■ **EXERCISE**:
Update the records below by changing each "millimetres" to "millimeters", and leave everything else untouched.
**** DATA FOR THIS EXERCISE
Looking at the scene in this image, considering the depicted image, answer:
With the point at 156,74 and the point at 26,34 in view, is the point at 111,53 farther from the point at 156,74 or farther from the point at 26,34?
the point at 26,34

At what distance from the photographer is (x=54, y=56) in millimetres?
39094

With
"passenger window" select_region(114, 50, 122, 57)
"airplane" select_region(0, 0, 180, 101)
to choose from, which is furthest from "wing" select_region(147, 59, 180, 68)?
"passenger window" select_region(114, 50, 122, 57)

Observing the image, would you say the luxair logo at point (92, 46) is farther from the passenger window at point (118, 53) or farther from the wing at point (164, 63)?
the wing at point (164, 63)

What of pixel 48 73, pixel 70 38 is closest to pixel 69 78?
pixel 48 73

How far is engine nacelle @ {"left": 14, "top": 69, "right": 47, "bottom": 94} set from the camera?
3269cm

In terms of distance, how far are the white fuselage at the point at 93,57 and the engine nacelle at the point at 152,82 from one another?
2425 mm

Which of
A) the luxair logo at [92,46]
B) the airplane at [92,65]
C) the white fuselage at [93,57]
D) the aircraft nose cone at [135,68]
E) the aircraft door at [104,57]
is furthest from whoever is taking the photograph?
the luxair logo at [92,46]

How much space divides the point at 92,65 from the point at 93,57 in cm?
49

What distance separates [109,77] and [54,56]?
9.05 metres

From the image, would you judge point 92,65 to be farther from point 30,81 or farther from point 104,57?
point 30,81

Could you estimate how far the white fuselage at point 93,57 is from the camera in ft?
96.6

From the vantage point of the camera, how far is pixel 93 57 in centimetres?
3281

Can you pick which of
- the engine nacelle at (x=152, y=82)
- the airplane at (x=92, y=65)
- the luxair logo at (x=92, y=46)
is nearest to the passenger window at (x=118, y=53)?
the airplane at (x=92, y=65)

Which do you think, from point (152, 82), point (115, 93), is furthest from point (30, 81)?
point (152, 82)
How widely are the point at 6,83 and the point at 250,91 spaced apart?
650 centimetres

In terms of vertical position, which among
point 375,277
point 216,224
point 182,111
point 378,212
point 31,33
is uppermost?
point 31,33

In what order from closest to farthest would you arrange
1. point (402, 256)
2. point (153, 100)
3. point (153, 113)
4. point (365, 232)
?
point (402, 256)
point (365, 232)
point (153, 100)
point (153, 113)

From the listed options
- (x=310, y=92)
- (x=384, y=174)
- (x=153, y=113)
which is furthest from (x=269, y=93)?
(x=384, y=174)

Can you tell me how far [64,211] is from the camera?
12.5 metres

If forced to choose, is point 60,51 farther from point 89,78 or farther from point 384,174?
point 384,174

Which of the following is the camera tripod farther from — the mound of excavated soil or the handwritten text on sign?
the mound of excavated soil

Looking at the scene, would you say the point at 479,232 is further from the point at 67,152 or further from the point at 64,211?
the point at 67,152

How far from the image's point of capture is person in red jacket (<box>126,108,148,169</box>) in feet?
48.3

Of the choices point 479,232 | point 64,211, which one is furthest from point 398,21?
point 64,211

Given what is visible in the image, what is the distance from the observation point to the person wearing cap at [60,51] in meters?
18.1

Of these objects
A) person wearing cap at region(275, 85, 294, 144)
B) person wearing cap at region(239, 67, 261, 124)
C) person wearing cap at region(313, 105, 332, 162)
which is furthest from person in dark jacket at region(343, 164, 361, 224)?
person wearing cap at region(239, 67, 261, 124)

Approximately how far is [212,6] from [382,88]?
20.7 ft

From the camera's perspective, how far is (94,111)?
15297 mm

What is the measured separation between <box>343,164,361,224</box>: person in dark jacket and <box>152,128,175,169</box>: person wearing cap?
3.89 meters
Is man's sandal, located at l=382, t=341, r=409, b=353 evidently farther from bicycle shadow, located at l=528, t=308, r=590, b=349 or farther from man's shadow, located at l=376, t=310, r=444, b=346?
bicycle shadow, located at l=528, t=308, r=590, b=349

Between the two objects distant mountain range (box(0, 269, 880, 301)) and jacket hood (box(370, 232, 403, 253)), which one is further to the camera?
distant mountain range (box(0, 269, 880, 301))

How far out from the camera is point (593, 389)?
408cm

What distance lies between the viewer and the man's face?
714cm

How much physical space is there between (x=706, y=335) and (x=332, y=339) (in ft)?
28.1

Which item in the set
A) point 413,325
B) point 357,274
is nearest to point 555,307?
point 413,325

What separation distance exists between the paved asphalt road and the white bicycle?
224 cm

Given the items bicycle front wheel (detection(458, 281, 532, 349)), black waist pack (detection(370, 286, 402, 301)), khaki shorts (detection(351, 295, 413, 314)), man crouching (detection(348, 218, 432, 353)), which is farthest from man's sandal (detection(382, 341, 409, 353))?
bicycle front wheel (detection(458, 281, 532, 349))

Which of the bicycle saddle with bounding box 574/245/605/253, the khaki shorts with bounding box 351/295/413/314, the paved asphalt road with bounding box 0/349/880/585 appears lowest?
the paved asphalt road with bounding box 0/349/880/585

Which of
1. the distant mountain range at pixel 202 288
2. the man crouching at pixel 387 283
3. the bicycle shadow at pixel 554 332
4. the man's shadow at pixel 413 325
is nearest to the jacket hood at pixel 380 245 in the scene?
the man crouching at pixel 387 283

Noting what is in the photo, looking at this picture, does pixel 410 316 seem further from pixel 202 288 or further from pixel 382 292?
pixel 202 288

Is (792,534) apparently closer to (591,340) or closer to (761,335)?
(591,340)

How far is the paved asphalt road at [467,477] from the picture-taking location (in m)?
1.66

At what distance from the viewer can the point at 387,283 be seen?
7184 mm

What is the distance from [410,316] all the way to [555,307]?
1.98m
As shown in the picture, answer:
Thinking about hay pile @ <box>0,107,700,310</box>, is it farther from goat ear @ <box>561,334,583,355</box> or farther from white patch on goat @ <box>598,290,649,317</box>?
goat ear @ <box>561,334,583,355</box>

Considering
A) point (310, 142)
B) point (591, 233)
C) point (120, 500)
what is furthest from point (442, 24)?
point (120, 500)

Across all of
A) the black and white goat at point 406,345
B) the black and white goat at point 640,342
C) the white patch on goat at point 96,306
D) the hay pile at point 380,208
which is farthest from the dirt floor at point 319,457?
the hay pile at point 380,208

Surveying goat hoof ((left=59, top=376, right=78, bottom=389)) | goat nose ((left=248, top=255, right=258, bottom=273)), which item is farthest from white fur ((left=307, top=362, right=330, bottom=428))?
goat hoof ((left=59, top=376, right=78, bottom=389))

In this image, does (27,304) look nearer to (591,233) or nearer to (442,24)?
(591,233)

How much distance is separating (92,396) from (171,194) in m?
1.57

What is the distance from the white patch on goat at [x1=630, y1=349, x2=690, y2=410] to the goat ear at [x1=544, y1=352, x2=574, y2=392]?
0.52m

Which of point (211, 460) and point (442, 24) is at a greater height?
********
■ **FINISHED TASK**:
Looking at the scene in this image, considering the depicted image, answer:
With the point at 156,74 and the point at 26,34 in view, is the point at 111,53 farther from the point at 156,74 or farther from the point at 26,34?
the point at 26,34

At what distance from the photographer is (x=54, y=56) in millimeters?
39094

With
"passenger window" select_region(114, 50, 122, 57)
"airplane" select_region(0, 0, 180, 101)
to choose from, which is furthest from "wing" select_region(147, 59, 180, 68)?
"passenger window" select_region(114, 50, 122, 57)

Observing the image, would you say the luxair logo at point (92, 46) is farther from the passenger window at point (118, 53) or farther from the wing at point (164, 63)?
the wing at point (164, 63)

What of pixel 48 73, pixel 70 38 is closest to pixel 69 78?
pixel 48 73

How far is engine nacelle @ {"left": 14, "top": 69, "right": 47, "bottom": 94} set from the camera?
3269cm

In terms of distance, how far are the white fuselage at the point at 93,57 and the engine nacelle at the point at 152,82 from one another?
2425 mm

Which of
A) the luxair logo at [92,46]
B) the airplane at [92,65]
C) the white fuselage at [93,57]
D) the aircraft nose cone at [135,68]
E) the aircraft door at [104,57]
is furthest from whoever is taking the photograph?
the luxair logo at [92,46]

How much space divides the point at 92,65 from the point at 93,57 in cm?
49

What distance separates [109,77] and [54,56]?
9.05 metres

From the image, would you judge point 92,65 to be farther from point 30,81 or farther from point 104,57?
point 30,81

Could you estimate how far the white fuselage at point 93,57 is from the camera in ft?
96.6

From the vantage point of the camera, how far is pixel 93 57 in centimetres?
3281

Can you pick which of
- the engine nacelle at (x=152, y=82)
- the airplane at (x=92, y=65)
- the luxair logo at (x=92, y=46)
is nearest to the passenger window at (x=118, y=53)?
the airplane at (x=92, y=65)

Which do you think, from point (152, 82), point (115, 93), is furthest from point (30, 81)?
point (152, 82)
How widely are the point at 6,83 and the point at 250,91 spaced apart?
650 centimetres

In terms of vertical position, which among
point 375,277
point 216,224
point 182,111
point 378,212
point 31,33
is uppermost?
point 31,33

In what order from closest to farthest would you arrange
1. point (402, 256)
2. point (153, 100)
3. point (153, 113)
4. point (365, 232)
?
point (402, 256)
point (365, 232)
point (153, 100)
point (153, 113)

From the listed options
- (x=310, y=92)
- (x=384, y=174)
- (x=153, y=113)
which is furthest from (x=269, y=93)?
(x=384, y=174)

Can you tell me how far [64,211] is from the camera?
12.5 metres

If forced to choose, is point 60,51 farther from point 89,78 or farther from point 384,174?
point 384,174

Which of the following is the camera tripod farther from — the mound of excavated soil or the handwritten text on sign?
the mound of excavated soil

Looking at the scene, would you say the point at 479,232 is further from the point at 67,152 or further from the point at 64,211?
the point at 67,152

How far from the image's point of capture is person in red jacket (<box>126,108,148,169</box>) in feet?
48.3

Of the choices point 479,232 | point 64,211, which one is furthest from point 398,21?
point 64,211

Given what is visible in the image, what is the distance from the observation point to the person wearing cap at [60,51] in meters?
18.1

Of these objects
A) person wearing cap at region(275, 85, 294, 144)
B) person wearing cap at region(239, 67, 261, 124)
C) person wearing cap at region(313, 105, 332, 162)
which is furthest from person in dark jacket at region(343, 164, 361, 224)?
person wearing cap at region(239, 67, 261, 124)

Approximately how far is [212,6] from [382,88]?
20.7 ft

From the camera's perspective, how far is (94,111)?
15297 mm

What is the measured separation between <box>343,164,361,224</box>: person in dark jacket and <box>152,128,175,169</box>: person wearing cap?
3.89 meters
Is man's sandal, located at l=382, t=341, r=409, b=353 evidently farther from bicycle shadow, located at l=528, t=308, r=590, b=349 or farther from man's shadow, located at l=376, t=310, r=444, b=346?
bicycle shadow, located at l=528, t=308, r=590, b=349

Between the two objects distant mountain range (box(0, 269, 880, 301)) and jacket hood (box(370, 232, 403, 253)), which one is further to the camera?
distant mountain range (box(0, 269, 880, 301))

How far out from the camera is point (593, 389)?
408cm

What distance lies between the viewer and the man's face?
714cm

How much physical space is there between (x=706, y=335) and (x=332, y=339) (in ft)?
28.1

Which item in the set
A) point 413,325
B) point 357,274
is nearest to point 555,307?
point 413,325

What separation distance exists between the paved asphalt road and the white bicycle?
224 cm

Given the items bicycle front wheel (detection(458, 281, 532, 349)), black waist pack (detection(370, 286, 402, 301)), khaki shorts (detection(351, 295, 413, 314)), man crouching (detection(348, 218, 432, 353)), which is farthest from man's sandal (detection(382, 341, 409, 353))?
bicycle front wheel (detection(458, 281, 532, 349))

Which of the bicycle saddle with bounding box 574/245/605/253, the khaki shorts with bounding box 351/295/413/314, the paved asphalt road with bounding box 0/349/880/585 appears lowest?
the paved asphalt road with bounding box 0/349/880/585

Which of
1. the distant mountain range at pixel 202 288
2. the man crouching at pixel 387 283
3. the bicycle shadow at pixel 554 332
4. the man's shadow at pixel 413 325
is nearest to the jacket hood at pixel 380 245 in the scene?
the man crouching at pixel 387 283

Noting what is in the photo, looking at this picture, does pixel 410 316 seem further from pixel 202 288 or further from pixel 382 292?
pixel 202 288

Is (792,534) apparently closer to (591,340) or closer to (761,335)?
(591,340)

How far is the paved asphalt road at [467,477] from the picture-taking location (in m)?
1.66

At what distance from the viewer can the point at 387,283 be seen?
7184 mm

What is the distance from [410,316] all the way to [555,307]?
1.98m
As shown in the picture, answer:
Thinking about hay pile @ <box>0,107,700,310</box>, is it farther from goat ear @ <box>561,334,583,355</box> or farther from white patch on goat @ <box>598,290,649,317</box>?
goat ear @ <box>561,334,583,355</box>

Considering
A) point (310, 142)
B) point (591, 233)
C) point (120, 500)
what is furthest from point (442, 24)?
point (120, 500)

Across all of
A) the black and white goat at point 406,345
B) the black and white goat at point 640,342
C) the white patch on goat at point 96,306
D) the hay pile at point 380,208
which is farthest from the dirt floor at point 319,457?
the hay pile at point 380,208

Surveying goat hoof ((left=59, top=376, right=78, bottom=389)) | goat nose ((left=248, top=255, right=258, bottom=273)), which item is farthest from white fur ((left=307, top=362, right=330, bottom=428))?
goat hoof ((left=59, top=376, right=78, bottom=389))

In this image, does (27,304) look nearer to (591,233) or nearer to (442,24)?
(591,233)

How much distance is separating (92,396) from (171,194) in m?
1.57

What is the distance from the white patch on goat at [x1=630, y1=349, x2=690, y2=410] to the goat ear at [x1=544, y1=352, x2=574, y2=392]?
0.52m

Which of point (211, 460) and point (442, 24) is at a greater height?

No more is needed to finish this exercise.